Данила заметался, круглое бородатое лицо вытянулось и сделалось жалобным. Но выхода никакого не было. Наконец, решив, должно быть, что ехать менее опасно, чем оставаться на поляне, где за каждым кустом могут таиться неведомые душегубцы, он начал объяснять, как добраться до ближайшей деревни.
Филипп вскочил в седло и мельком улыбнулся быстро перекрестившему его Даниле.
– Не тревожься, я смогу отпор дать, если что, – он похлопал по седельной сумке с пистолетом.
Данила покачал головой с явным сомнением.
– Ну да… Этот, небось, тоже так думал, а теперь лежит тут, не то живой, не то мёртвый…

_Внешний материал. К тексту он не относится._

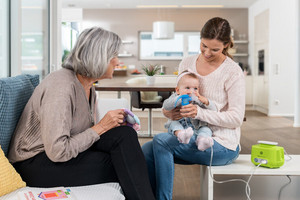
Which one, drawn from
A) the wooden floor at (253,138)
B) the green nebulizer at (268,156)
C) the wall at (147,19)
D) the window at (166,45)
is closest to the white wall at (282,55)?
the wooden floor at (253,138)

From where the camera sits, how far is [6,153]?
5.77 ft

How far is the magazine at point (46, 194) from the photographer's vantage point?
5.03 ft

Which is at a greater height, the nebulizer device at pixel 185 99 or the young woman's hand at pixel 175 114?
the nebulizer device at pixel 185 99

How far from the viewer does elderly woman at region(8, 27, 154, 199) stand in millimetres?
1679

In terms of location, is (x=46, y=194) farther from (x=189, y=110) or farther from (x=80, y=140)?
(x=189, y=110)

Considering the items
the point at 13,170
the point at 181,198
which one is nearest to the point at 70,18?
the point at 181,198

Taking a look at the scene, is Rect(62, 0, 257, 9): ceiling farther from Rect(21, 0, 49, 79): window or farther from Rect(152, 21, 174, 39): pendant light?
Rect(21, 0, 49, 79): window

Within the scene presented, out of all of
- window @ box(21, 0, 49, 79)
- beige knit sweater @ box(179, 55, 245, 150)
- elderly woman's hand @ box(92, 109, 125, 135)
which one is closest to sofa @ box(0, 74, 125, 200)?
elderly woman's hand @ box(92, 109, 125, 135)

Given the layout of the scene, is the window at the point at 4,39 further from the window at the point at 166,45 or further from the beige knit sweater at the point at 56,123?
the window at the point at 166,45

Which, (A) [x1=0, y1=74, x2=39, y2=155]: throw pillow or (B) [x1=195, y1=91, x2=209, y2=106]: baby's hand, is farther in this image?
(B) [x1=195, y1=91, x2=209, y2=106]: baby's hand

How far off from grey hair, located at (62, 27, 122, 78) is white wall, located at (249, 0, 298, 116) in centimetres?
696

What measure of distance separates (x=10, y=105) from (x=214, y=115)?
3.28 ft

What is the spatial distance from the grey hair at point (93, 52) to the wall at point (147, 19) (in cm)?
809

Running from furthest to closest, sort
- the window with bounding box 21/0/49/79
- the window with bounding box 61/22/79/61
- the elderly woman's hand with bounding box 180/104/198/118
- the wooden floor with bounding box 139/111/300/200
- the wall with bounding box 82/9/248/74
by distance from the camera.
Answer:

Не вступая в очередной виток препирательств, Филипп дал коню шенкеля.
*******
Как только свернули с Нарвского тракта, началось сущее мучение. Граф Сиверс и барон Корф уже не первый год вели тяжбу, решая, кому из них надлежит обихаживать проезжий тракт, проходивший как раз по границе их земель. Оттого на дороге не было не то что песка, а даже и фашины10 все ушли в разбухшую от распутицы землю.
Трясло экипаж немилосердно. И Лиза уже через четверть часа почувствовала дурноту – её всегда укачивало в пути.
Элен и Соню такая езда ничуть не утомляла. Обе были довольны и румяны, а каждый новый толчок, от которого они валились друг на друга, вызывал у них лишь взрыв весёлого смеха.
Едва карета выехала из ворот монастыря, где Лиза с сестрой провели последние два месяца, как Элен впала в эйфорию, граничащую с буйством. Она пела, смеялась, тормошила Лизу с Соней и вообще вела себя, точно дитя.
Сейчас, в конце длинного и утомительного путешествия, Элен заметно поутихла, но по-прежнему пребывала в отличном настроении. Тосковать и скучать она не умела и даже в обители находила силы и время для милых проказ. Причём монашки отчего-то не сердились на неё, а только улыбались грустно и немного устало.
Отсутствие кислого лица фрау Шмулер тоже добавляло прелести поездке. Лиза искренне старалась посочувствовать гувернантке, отравившейся солёными груздями, но отчего-то сочувствие получалось ненастоящим, как оловянная ложка, покрытая серебром.